__What is required__
Please set the lines down again exactly, from the top of the entries through the line that contains "Consider this experimental".

(Collected data entries)

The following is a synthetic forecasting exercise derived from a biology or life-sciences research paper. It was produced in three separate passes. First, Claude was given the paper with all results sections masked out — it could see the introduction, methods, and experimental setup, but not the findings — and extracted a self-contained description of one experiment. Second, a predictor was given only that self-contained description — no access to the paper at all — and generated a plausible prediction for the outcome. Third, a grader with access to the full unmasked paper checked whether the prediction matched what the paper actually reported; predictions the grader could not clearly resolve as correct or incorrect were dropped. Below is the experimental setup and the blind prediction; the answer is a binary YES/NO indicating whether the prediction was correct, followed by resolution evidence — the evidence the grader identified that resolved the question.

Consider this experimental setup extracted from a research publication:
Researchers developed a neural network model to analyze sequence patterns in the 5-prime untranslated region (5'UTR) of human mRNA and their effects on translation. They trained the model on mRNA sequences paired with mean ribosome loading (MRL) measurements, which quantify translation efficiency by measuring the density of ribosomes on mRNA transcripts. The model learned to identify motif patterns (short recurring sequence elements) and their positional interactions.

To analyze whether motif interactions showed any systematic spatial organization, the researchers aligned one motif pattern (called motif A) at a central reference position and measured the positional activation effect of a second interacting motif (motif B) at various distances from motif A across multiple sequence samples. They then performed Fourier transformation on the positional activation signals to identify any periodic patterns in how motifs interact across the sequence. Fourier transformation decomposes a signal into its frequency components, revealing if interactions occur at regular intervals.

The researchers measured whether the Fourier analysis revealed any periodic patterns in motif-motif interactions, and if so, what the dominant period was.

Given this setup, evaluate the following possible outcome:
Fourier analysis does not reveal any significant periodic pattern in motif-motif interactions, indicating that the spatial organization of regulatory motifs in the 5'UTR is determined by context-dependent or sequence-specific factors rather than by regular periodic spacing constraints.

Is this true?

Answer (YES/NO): NO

__Response below__
The following is a synthetic forecasting exercise derived from a biology or life-sciences research paper. It was produced in three separate passes. First, Claude was given the paper with all results sections masked out — it could see the introduction, methods, and experimental setup, but not the findings — and extracted a self-contained description of one experiment. Second, a predictor was given only that self-contained description — no access to the paper at all — and generated a plausible prediction for the outcome. Third, a grader with access to the full unmasked paper checked whether the prediction matched what the paper actually reported; predictions the grader could not clearly resolve as correct or incorrect were dropped. Below is the experimental setup and the blind prediction; the answer is a binary YES/NO indicating whether the prediction was correct, followed by resolution evidence — the evidence the grader identified that resolved the question.

Consider this experimental setup extracted from a research publication:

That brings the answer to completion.